Relaymedia

Millions-strong Christian Alliance Launches Campaign to Change Trade Rules

Dec 13, 2002 02:40 PM EST

Geneva -- An alliance representing hundreds of millions of Christians world-wide has launched a global campaign in favour of "fair" trade practices and human rights.

The "Trade for People, not People for Trade" campaign aims to make the rights of people and the protection of the environment essential criteria for trade agreements between countries.

"We accept that trade can bring about good in our world," acknowledged Christoph Stueckelberger, director of Bread for All (Switzerland), a member of the Ecumenical Advocacy Alliance (EAA), which is sponsoring the campaign.

But churches, Stueckelberger said, should not be satisfied with a vision of trade that is "reduced to mere equality of opportunity for all individuals to compete without hindrance. Such equality has only helped those who already have the resources and access to political and economic power to gain more."

Stueckelberger made his comments at a news conference on Tuesday in Geneva, where the World Trade Organization, one of the targets of the campaign, is based.

The ecumenical campaign is promoting trade rules that recognise people's right to food and to "essential" services, such as water, as well as the regulation of trans-national corporations. The alliance brings together more than 85 church denominations and agencies from both rich and poor countries.

"The populations that are victims of the international system aren't always aware of the system that is at work," said the Rev. Woungly-Massaga Mamia Ebenezer, director of the African Protestant Church of Cameroon, an EAA participant. "They need to know that their condition isn't inevitable."

A key feature of the initiative is a signature petition demanding that international rules governing trade take account of human beings, not just market forces.

"Market mechanics are seen in many parts of the world as natural law," said Stueckelberger, who is also a professor of ethics at the University of Basel. "Inequality is seen as a natural law that has always existed and will always exist.
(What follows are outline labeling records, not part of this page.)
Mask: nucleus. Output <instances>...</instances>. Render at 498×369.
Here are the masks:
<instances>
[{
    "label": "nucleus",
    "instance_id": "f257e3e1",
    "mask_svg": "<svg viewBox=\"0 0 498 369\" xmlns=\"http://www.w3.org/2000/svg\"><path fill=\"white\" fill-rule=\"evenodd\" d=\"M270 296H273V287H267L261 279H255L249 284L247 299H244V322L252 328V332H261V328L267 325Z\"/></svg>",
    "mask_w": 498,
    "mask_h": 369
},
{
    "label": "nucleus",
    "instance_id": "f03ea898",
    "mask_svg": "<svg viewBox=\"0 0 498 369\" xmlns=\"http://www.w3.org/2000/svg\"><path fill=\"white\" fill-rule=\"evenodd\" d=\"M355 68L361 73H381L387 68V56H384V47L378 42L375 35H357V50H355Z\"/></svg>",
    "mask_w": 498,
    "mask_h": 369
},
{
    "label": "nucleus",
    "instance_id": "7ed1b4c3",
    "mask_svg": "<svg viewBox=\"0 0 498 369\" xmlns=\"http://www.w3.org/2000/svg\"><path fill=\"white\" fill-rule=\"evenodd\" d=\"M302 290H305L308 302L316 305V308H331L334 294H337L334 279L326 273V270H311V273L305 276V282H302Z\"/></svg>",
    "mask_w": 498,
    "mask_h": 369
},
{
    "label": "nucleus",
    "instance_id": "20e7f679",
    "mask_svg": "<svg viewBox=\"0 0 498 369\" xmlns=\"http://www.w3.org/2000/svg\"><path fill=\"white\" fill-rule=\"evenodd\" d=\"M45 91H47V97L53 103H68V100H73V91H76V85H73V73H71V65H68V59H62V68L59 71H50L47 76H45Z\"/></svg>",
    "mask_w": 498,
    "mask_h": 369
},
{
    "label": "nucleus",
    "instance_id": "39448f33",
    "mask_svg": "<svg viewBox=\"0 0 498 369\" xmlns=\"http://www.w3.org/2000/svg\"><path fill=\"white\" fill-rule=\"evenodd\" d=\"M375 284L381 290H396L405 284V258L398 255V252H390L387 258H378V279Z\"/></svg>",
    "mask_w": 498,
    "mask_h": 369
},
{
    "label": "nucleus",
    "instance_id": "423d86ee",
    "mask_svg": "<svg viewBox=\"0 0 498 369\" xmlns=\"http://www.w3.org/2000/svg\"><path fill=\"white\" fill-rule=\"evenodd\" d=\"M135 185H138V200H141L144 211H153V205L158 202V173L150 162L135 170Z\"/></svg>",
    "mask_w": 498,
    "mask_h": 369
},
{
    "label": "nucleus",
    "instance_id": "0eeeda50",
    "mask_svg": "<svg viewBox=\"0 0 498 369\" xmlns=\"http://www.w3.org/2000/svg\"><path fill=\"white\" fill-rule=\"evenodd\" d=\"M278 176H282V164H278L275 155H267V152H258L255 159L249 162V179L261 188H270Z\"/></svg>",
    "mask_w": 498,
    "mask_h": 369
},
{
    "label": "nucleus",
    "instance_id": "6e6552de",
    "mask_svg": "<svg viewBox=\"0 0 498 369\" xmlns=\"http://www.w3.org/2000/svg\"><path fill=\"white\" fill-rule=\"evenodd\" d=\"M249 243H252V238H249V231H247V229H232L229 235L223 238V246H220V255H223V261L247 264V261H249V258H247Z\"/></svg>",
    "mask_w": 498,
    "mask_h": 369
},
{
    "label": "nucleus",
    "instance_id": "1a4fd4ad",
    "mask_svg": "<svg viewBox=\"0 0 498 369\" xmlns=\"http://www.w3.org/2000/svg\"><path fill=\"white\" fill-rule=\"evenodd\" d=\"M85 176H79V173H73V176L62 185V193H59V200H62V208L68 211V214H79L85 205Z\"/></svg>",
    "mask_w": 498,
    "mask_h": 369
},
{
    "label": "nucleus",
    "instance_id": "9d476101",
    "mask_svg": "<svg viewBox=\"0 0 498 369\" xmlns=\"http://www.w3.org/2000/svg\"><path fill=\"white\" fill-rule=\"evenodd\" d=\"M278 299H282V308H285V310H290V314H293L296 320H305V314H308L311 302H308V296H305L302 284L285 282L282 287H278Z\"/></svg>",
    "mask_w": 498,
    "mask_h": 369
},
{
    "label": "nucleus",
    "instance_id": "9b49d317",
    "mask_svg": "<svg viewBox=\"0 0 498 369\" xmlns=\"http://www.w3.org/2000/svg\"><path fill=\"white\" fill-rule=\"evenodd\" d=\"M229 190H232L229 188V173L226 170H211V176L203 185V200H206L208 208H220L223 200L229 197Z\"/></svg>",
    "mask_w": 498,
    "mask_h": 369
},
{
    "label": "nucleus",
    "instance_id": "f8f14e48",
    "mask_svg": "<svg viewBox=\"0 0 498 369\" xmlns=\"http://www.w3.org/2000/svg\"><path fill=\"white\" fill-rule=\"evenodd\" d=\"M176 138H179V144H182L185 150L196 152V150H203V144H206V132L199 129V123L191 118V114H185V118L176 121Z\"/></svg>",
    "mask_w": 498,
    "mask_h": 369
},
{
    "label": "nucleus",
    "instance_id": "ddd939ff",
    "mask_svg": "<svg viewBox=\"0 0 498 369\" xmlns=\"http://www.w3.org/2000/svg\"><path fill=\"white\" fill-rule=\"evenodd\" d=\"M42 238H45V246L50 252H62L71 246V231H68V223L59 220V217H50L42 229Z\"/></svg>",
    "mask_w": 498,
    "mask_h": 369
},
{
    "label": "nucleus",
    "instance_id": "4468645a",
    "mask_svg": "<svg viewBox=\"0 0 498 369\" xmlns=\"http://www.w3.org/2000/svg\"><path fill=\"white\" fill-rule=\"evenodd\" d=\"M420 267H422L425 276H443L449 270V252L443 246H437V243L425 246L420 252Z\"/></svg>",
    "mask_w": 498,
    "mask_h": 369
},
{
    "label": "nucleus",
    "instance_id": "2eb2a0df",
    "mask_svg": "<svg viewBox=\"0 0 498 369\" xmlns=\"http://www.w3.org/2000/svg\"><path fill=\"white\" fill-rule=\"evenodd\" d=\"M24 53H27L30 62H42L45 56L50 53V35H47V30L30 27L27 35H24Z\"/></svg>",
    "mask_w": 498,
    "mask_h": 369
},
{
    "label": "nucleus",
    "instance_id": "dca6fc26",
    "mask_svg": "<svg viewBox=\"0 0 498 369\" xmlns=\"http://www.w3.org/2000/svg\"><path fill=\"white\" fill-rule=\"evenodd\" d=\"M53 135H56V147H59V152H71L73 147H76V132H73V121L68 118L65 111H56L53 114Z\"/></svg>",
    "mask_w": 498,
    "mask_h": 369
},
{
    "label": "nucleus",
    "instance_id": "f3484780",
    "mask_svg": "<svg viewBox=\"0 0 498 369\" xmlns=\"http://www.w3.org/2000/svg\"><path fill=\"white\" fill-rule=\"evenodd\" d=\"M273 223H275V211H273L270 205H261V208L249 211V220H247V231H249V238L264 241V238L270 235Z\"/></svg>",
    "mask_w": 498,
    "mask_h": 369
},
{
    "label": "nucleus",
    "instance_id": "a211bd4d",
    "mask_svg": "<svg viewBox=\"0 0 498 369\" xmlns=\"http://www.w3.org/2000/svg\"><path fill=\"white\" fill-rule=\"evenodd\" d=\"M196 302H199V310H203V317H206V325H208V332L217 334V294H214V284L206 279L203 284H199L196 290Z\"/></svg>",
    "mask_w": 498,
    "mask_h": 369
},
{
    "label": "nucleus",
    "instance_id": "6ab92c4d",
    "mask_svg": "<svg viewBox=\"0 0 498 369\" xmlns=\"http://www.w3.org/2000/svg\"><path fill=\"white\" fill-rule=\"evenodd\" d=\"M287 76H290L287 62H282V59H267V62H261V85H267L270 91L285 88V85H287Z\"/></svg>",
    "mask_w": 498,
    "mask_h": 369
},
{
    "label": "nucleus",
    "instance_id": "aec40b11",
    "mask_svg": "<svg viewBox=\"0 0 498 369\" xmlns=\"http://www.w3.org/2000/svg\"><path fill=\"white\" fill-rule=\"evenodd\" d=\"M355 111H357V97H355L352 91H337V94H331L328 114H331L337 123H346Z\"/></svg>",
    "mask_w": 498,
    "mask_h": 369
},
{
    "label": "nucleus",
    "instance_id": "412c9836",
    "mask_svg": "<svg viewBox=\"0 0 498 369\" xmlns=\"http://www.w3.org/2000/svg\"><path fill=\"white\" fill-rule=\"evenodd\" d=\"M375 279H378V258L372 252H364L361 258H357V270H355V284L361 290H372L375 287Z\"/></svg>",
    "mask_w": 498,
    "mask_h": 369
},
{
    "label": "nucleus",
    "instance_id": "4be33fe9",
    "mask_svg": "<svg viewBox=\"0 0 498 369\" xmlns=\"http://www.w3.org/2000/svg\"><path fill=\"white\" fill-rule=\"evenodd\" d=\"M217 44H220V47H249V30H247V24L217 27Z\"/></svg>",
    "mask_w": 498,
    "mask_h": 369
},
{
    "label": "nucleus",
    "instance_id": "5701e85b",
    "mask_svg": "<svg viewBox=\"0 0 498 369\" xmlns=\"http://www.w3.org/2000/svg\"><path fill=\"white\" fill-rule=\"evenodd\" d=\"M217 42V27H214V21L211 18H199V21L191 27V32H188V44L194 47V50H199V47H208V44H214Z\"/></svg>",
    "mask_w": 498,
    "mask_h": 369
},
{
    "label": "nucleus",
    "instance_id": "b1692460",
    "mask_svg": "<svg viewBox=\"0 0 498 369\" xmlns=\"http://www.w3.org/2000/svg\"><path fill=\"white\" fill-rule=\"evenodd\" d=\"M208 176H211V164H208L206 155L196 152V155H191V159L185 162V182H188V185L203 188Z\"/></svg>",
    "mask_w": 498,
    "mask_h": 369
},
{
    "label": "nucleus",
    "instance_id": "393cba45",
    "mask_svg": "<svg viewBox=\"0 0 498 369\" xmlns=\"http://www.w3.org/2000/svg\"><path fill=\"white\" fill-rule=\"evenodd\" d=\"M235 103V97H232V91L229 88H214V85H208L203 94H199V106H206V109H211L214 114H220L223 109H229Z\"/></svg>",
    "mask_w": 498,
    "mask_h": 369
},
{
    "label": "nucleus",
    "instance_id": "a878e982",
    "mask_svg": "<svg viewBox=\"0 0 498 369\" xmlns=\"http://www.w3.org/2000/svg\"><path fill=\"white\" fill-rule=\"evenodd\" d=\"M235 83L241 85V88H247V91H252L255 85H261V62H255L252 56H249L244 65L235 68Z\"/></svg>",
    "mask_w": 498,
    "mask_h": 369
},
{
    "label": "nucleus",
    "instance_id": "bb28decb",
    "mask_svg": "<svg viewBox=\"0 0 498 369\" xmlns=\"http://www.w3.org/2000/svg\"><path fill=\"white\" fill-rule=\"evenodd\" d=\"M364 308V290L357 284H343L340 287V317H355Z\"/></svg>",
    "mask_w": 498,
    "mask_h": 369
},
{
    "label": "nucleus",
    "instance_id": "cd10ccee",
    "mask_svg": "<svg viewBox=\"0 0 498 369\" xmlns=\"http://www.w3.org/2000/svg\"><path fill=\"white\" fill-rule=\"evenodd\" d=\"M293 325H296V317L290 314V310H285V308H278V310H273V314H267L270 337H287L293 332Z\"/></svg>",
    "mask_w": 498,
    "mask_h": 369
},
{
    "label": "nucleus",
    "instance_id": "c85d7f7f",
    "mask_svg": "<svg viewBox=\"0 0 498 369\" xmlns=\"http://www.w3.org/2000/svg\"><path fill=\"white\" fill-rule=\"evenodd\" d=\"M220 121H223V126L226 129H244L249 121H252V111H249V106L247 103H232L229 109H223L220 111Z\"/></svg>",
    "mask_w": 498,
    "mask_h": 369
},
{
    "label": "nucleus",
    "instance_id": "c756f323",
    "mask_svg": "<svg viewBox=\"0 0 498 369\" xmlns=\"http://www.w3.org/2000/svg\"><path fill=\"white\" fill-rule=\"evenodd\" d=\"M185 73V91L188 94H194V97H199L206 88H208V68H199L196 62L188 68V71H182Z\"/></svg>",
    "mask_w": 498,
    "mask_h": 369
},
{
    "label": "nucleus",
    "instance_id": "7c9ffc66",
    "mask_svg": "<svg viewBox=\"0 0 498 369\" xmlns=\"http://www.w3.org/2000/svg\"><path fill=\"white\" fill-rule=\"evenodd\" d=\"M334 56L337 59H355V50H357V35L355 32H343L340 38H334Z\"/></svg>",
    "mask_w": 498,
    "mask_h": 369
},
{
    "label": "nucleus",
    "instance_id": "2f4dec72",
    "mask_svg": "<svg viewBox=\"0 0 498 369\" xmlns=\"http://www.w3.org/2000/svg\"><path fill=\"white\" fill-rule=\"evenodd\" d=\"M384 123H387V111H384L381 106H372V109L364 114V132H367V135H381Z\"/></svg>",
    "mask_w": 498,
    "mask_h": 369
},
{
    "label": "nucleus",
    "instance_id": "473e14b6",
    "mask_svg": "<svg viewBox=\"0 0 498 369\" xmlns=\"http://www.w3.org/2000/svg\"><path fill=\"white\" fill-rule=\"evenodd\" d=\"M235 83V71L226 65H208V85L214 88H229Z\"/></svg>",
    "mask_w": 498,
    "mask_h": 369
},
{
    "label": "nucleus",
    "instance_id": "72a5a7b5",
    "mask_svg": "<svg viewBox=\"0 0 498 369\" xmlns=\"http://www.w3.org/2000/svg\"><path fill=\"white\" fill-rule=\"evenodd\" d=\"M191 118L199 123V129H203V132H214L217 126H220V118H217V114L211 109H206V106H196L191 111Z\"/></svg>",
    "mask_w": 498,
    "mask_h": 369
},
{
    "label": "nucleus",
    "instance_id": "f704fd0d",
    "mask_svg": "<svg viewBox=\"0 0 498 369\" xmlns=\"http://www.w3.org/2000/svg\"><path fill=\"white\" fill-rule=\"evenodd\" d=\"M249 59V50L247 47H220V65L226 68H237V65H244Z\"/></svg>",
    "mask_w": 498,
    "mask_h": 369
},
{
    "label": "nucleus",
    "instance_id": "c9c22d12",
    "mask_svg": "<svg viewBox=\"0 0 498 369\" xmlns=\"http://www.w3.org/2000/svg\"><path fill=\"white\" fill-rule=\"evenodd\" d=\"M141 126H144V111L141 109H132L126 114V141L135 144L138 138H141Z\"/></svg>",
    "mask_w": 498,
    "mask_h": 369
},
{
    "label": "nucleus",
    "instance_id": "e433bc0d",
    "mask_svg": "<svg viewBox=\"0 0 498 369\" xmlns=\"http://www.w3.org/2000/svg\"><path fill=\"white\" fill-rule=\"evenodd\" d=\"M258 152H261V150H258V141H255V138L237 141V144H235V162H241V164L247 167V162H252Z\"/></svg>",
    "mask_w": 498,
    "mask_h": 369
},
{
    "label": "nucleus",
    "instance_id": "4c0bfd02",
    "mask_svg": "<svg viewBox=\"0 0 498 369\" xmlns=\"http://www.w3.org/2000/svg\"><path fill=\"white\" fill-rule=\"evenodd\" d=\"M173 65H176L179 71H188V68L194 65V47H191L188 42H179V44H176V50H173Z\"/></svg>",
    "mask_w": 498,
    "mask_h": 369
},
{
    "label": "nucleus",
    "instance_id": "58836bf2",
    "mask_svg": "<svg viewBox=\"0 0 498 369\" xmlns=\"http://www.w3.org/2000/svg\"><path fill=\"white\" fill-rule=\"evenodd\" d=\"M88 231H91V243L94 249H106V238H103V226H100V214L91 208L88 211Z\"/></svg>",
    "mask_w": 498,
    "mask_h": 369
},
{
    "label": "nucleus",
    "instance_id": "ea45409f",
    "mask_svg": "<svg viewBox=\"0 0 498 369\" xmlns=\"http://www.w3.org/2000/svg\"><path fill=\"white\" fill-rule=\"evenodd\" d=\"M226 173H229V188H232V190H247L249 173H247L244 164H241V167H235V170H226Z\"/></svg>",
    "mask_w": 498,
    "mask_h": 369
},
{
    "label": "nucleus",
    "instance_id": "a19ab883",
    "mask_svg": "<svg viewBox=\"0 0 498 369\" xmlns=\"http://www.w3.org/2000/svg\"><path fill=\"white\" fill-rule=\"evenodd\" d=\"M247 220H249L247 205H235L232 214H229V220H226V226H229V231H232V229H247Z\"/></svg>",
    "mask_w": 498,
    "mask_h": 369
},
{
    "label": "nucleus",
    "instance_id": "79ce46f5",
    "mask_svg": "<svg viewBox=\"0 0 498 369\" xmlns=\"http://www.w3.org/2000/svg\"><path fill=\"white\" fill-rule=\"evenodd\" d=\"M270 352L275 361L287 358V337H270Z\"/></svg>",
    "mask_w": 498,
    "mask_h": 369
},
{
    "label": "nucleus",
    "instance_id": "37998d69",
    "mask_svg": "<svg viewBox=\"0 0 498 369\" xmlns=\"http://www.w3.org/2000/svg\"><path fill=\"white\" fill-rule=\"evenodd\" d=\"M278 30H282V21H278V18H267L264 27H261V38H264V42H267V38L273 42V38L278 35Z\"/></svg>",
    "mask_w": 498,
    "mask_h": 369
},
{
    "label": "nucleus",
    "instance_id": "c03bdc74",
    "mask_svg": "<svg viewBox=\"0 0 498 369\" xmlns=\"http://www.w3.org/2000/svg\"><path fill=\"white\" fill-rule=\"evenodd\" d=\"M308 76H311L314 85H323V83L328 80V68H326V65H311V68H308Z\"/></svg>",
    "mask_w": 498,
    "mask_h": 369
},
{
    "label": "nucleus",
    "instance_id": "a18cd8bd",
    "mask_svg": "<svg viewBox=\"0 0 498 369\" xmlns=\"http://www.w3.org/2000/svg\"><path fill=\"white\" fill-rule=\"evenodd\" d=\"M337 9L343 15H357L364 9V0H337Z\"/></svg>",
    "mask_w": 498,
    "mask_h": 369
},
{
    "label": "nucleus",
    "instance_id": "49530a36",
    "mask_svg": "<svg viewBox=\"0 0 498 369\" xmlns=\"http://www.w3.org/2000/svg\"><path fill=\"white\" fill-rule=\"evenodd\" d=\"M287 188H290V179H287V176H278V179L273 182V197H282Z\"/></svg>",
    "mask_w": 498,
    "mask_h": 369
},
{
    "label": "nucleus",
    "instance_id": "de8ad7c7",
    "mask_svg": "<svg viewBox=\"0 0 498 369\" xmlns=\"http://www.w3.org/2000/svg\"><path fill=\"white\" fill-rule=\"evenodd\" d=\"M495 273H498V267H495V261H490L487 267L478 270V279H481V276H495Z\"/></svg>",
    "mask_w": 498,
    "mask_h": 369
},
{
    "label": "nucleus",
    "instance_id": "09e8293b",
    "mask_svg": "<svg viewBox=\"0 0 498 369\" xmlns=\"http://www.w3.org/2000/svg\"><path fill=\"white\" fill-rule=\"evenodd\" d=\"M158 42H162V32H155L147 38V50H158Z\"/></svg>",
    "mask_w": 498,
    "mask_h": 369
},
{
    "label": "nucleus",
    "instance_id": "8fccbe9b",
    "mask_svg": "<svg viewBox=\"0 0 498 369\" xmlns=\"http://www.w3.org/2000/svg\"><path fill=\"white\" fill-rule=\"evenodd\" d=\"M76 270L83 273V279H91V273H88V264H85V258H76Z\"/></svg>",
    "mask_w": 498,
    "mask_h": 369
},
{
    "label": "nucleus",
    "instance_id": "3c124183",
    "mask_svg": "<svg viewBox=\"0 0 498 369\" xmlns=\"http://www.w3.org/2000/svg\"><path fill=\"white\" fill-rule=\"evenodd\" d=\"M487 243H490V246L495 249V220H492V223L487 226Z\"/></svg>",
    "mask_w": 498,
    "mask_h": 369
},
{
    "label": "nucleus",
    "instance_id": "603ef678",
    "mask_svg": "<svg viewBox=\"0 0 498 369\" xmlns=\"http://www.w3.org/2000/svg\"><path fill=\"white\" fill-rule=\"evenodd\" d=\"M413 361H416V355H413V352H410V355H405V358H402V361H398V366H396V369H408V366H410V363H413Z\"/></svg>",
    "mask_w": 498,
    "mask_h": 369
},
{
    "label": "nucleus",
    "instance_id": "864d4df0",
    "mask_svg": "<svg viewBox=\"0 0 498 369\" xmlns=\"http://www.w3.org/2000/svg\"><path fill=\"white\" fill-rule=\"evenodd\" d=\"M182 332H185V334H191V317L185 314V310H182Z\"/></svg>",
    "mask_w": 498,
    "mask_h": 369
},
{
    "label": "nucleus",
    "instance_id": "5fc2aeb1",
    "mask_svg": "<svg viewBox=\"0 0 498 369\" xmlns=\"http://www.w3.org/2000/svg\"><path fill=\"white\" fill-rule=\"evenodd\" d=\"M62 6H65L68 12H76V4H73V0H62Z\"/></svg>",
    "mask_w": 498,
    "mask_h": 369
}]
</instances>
The churches say that economic structures are man-made and not natural."

The campaign is a Christian counterpart to a world-wide secular movement against exploitative trade. The Christian perspective brings an "added value", insisted Musimbi Kanyoro, general secretary of the World YWCA, another EAA member.

"What we bring to the table is a great amount of people who are already united, people who are historically connected, who have a variety of perspectives, people in marketing, lawyers, people who are affected [by unfair trade practices], people who make the decisions, the rich and the poor."